A GoFundMe campaign to support college athlete Emily Scheck, who was disowned by her family after they discovered she had a girlfriend, surpassed $100,000 on Tuesday — well over the initial $5,000 goal, leading Scheck to end the campaign.
“Thank you to everyone who showed their love and support in this difficult time,” Scheck said in a statement released on Tuesday by a spokesperson at Canisius College, where Scheck is a sophomore. “The positive outreach has been unbelievable. I never expected this amount of support.”
Scheck announced she would “stop accepting online donations” and encouraged those who were touched by her story to direct their generosity to LGBTQ charities.
“What has been given is more than anyone could have expected,” Scheck said. “Donating to LGBT organizations is a great way to continue to show support and can help many other people who may be struggling in similar situations.”
The fundraiser was started earlier this month by Scheck’s track teammate Grace Hausladen, who became aware of the dire situation her friend was in.
“Emily has no home, and has no family supporting her,” Hausladen wrote on the "For Emily, Let her be herself" GoFundMe page. She was kicked out of her home for being herself. No one deserves to have their home and siblings taken away from them for being their true selves. Though she has made a new home in Buffalo through her teammates and her girlfriend, Justyna, we can no longer stand by and do nothing.”
The fundraiser quickly surpassed its $5,000 goal, but there was a problem: Scheck and Hausladen were initially told by the university that accepting the donated funds was in violation of National Collegiate Athletic Association rules.

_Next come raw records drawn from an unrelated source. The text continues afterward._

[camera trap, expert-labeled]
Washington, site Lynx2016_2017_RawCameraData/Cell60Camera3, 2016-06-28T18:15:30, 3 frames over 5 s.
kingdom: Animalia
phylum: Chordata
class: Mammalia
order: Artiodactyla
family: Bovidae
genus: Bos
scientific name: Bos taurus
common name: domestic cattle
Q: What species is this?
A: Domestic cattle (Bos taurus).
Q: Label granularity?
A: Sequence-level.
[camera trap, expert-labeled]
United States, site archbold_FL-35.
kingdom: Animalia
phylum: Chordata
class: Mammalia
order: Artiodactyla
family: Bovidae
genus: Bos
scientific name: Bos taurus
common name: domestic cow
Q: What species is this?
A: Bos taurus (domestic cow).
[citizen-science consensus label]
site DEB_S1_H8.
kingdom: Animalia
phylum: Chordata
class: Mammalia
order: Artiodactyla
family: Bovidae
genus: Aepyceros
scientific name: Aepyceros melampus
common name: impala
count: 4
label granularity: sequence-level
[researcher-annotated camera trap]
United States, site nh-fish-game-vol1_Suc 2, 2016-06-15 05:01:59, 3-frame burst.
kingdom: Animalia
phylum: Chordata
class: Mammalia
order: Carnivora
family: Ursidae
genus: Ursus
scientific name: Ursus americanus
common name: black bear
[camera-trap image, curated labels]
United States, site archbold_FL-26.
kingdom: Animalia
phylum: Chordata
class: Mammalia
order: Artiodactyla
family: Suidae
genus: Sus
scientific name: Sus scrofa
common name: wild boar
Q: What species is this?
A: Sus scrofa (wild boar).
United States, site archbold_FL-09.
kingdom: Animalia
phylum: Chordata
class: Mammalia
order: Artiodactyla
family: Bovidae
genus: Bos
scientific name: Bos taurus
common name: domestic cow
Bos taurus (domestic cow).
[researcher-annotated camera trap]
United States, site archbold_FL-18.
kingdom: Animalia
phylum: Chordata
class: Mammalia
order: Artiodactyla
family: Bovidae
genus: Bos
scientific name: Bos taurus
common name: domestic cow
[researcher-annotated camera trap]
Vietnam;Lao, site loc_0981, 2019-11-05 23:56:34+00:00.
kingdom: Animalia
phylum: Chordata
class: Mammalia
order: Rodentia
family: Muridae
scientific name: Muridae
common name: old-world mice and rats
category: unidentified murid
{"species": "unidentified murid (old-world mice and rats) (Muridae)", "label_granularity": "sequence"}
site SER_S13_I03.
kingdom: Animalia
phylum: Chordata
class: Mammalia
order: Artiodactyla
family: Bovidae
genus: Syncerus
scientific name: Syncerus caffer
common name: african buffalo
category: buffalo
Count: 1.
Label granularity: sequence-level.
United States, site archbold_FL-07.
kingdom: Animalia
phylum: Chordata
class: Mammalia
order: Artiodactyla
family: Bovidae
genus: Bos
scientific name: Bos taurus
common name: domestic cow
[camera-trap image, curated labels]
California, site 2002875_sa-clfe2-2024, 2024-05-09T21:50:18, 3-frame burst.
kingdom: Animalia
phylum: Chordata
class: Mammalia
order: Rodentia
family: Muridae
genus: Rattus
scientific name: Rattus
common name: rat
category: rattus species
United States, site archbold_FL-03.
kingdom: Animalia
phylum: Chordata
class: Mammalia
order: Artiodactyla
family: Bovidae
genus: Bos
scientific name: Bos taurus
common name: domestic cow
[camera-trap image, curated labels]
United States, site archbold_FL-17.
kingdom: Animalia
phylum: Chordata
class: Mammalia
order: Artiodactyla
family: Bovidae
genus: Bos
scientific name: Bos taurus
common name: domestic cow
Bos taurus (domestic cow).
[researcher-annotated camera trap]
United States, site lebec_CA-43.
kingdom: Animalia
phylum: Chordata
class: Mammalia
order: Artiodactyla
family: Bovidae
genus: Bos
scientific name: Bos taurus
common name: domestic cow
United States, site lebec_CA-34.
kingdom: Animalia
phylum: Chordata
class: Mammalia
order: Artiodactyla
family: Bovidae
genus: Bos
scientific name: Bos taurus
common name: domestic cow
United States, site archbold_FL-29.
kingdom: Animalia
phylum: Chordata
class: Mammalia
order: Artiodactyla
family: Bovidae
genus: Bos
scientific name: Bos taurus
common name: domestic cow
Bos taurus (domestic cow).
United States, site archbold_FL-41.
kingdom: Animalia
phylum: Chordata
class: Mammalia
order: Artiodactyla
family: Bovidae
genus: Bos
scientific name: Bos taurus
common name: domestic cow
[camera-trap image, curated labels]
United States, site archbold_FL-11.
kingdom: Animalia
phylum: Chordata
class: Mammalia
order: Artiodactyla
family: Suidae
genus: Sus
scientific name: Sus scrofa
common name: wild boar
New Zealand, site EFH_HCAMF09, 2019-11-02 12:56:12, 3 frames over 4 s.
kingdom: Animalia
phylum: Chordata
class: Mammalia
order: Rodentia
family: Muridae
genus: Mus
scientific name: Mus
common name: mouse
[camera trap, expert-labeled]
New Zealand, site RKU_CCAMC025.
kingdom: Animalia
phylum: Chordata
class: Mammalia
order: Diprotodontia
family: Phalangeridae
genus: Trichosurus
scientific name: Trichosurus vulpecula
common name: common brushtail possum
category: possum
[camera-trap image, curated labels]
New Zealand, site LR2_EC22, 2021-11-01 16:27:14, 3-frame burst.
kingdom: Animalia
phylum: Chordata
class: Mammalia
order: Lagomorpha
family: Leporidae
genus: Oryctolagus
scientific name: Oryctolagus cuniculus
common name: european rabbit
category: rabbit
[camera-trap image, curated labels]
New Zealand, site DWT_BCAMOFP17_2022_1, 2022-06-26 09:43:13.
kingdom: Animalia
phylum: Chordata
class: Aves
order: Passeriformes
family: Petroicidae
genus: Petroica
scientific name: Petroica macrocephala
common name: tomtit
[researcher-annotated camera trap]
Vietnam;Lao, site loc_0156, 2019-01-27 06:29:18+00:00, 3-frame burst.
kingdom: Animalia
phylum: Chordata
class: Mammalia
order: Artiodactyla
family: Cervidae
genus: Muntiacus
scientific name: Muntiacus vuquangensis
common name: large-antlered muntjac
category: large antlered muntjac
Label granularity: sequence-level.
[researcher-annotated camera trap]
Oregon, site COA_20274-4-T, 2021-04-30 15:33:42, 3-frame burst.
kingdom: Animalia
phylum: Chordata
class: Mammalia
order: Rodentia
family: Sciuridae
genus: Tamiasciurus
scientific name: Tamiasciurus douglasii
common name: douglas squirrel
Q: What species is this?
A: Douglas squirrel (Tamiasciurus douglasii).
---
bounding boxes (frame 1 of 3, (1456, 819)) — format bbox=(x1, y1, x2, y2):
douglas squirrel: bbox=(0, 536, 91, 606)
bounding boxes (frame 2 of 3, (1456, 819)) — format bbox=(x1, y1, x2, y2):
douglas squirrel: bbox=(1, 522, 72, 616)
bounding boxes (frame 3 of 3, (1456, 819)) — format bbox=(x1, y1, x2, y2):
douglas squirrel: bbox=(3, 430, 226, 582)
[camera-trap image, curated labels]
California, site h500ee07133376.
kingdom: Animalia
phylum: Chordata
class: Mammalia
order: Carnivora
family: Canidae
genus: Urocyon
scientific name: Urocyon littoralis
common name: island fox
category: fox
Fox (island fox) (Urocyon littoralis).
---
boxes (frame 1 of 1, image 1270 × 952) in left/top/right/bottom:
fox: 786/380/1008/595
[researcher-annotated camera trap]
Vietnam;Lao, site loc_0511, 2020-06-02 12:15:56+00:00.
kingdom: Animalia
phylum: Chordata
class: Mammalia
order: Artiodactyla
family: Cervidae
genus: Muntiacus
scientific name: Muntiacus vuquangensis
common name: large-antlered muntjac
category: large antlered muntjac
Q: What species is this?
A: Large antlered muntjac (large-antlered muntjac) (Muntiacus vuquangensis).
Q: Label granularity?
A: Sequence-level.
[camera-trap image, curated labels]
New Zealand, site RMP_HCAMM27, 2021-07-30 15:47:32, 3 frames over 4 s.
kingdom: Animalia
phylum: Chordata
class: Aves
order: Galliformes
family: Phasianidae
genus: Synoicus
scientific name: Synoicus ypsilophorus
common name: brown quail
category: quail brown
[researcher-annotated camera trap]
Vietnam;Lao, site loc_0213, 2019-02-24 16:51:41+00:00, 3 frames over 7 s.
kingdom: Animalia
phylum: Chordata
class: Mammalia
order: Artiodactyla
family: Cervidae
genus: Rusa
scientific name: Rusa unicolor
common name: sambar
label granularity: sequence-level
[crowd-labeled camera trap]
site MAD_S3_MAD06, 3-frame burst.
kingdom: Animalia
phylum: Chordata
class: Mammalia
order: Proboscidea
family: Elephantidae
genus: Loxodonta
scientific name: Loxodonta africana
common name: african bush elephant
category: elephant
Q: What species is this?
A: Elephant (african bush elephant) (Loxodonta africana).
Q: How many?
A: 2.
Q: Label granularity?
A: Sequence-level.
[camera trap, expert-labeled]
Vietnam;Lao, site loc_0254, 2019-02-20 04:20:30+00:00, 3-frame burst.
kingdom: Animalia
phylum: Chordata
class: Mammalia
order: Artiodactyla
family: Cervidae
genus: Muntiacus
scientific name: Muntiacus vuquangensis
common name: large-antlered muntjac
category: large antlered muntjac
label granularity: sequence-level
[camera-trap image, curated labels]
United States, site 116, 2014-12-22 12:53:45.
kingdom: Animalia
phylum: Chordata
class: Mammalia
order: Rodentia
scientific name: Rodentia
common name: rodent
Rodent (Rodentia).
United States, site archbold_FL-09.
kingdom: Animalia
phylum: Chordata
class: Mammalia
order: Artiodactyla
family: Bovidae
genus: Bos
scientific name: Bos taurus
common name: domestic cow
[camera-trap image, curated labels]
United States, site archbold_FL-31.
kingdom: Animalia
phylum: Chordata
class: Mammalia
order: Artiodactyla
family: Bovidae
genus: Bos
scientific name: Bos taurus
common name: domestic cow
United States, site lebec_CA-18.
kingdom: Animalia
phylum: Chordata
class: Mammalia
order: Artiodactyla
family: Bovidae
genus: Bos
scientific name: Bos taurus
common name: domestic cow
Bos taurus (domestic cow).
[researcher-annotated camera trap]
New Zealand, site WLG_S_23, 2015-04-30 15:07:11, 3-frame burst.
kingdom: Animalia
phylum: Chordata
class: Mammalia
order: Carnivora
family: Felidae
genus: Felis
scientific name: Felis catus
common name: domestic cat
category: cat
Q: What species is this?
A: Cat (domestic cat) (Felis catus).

“Sadly, because both Emily and I are both Division I runners, accepting this money means we are not longer eligible to run for Canisius College's Cross Country and Track programs due to the regulations of the NCAA,” Hausladen wrote in an update on the GoFundMe page.
Both women were ready to quit the team so Scheck would have money to support herself, but in a reversal, the NCAA and Canisius College, a Jesuit school in Buffalo, New York, issued statements late last week saying Scheck could accept the donations and also retain her sports eligibility.
By the time Scheck stopped accepting donations on her fundraising page Tuesday, the campaign had raised $100,515 from 2,573 donors.
“With Thanksgiving coming up, I am grateful for everyone in my life who have continuously been there for me,” Scheck said in her statement. “I now know that family is not always something you have, but something you find.”